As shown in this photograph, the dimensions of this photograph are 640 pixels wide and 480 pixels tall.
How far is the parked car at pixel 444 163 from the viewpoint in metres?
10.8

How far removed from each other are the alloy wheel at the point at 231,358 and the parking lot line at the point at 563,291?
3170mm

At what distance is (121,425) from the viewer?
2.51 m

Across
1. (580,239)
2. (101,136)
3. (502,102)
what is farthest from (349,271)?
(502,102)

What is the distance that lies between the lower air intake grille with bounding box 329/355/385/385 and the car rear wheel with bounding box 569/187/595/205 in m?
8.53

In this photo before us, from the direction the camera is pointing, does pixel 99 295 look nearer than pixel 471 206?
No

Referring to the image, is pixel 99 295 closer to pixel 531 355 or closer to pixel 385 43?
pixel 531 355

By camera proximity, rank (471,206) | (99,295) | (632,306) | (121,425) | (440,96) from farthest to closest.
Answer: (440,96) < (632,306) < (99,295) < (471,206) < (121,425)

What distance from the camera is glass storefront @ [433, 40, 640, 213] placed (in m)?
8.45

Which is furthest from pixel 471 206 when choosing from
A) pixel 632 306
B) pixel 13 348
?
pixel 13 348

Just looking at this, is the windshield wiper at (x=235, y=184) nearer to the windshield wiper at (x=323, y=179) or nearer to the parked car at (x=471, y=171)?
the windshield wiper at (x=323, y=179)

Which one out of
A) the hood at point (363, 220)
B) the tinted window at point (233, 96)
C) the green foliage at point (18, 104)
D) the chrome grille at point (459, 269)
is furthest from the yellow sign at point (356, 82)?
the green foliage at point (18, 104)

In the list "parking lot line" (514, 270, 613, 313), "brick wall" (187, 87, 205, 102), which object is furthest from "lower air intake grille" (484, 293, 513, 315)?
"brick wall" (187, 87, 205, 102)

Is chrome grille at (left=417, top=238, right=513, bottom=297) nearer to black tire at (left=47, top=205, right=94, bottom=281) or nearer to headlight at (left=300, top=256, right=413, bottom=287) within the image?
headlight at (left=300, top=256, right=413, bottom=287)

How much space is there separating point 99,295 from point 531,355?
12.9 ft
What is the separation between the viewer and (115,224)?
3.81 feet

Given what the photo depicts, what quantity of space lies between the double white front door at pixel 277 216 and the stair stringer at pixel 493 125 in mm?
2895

━━━━━━━━━━━━━━━━

» **What to work on**: Copy out every row above word for word.

» **Finished answer**:
As shown in this photograph, the dimensions of this photograph are 640 pixels wide and 480 pixels tall.
How far is the parked car at pixel 444 163 from the viewpoint in metres?
10.8

How far removed from each other are the alloy wheel at the point at 231,358 and the parking lot line at the point at 563,291?
3170mm

At what distance is (121,425) from the viewer?
2.51 m

Across
1. (580,239)
2. (101,136)
3. (502,102)
what is farthest from (349,271)?
(502,102)

What is the distance that lies between the lower air intake grille with bounding box 329/355/385/385 and the car rear wheel with bounding box 569/187/595/205 in m?
8.53

In this photo before us, from the direction the camera is pointing, does pixel 99 295 look nearer than pixel 471 206?
No

Referring to the image, is pixel 99 295 closer to pixel 531 355 or closer to pixel 385 43?
pixel 531 355

By camera proximity, rank (471,206) | (99,295) | (632,306) | (121,425) | (440,96) from farthest to closest.
Answer: (440,96) < (632,306) < (99,295) < (471,206) < (121,425)

What distance from the camera is glass storefront @ [433, 40, 640, 213] placed (in m)?
8.45

Which is furthest from pixel 471 206 when choosing from
A) pixel 632 306
B) pixel 13 348
?
pixel 13 348

Just looking at this, is the windshield wiper at (x=235, y=184) nearer to the windshield wiper at (x=323, y=179) or nearer to the parked car at (x=471, y=171)?
the windshield wiper at (x=323, y=179)

Which one out of
A) the hood at point (363, 220)
B) the tinted window at point (233, 96)
C) the green foliage at point (18, 104)
D) the chrome grille at point (459, 269)
is furthest from the yellow sign at point (356, 82)?
the green foliage at point (18, 104)

In the list "parking lot line" (514, 270, 613, 313), "brick wall" (187, 87, 205, 102), which object is furthest from "lower air intake grille" (484, 293, 513, 315)?
"brick wall" (187, 87, 205, 102)

Is chrome grille at (left=417, top=238, right=513, bottom=297) nearer to black tire at (left=47, top=205, right=94, bottom=281) or nearer to headlight at (left=300, top=256, right=413, bottom=287) within the image?
headlight at (left=300, top=256, right=413, bottom=287)

How much space is there separating point 99,295 from point 531,355?
12.9 ft
What is the separation between the viewer and (115,224)?
3.81 feet

Given what the photo depicts, what quantity of space lies between the double white front door at pixel 277 216 and the stair stringer at pixel 493 125 in mm?
2895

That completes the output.